Text passage:
4BD1T vs OM606

Hey all, I have a 1994 200TDI Defender 110 that I've had for about 5 years now, and while the 200TDI is still chugging along I still find myself going through the hypothetical exercise on what I'll do if/when it decides to bite the dust. I don't mind the engine now, but even with an upgraded turbo and intercooler with a turned up injection pump it still leaves a little to be desired, especially in the mountains where I live. I love the simplicity of mechanical diesels and if I ever did decide to swap in a new engine I would want another diesel of this nature, and as of now I'm hung up on the Isuzu 4BD1T vs the Mercedes OM606. I'm still kind of early in the research process so I'm sure I'm missing things, but here is what I have compiled so far for what would be needed for each as well as a Pros/Cons list:

Mercedes OM606:
  • Upgraded transmission (Want to stick with manual, Ashcroft HD R380 stumpy, BMW ZF 6 Speed?)

Raw data:
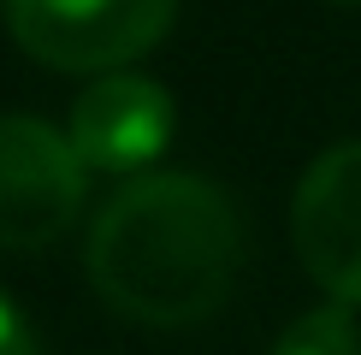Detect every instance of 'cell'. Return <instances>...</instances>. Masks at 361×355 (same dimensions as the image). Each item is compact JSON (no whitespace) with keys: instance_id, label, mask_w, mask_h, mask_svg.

Description of the task:
From the engine-swap post, list every modification the writer says has already been made to the current engine. The lines above bear no relation to the engine-swap post.

Answer for the task:
- An upgraded turbo
- An intercooler
- A turned-up injection pump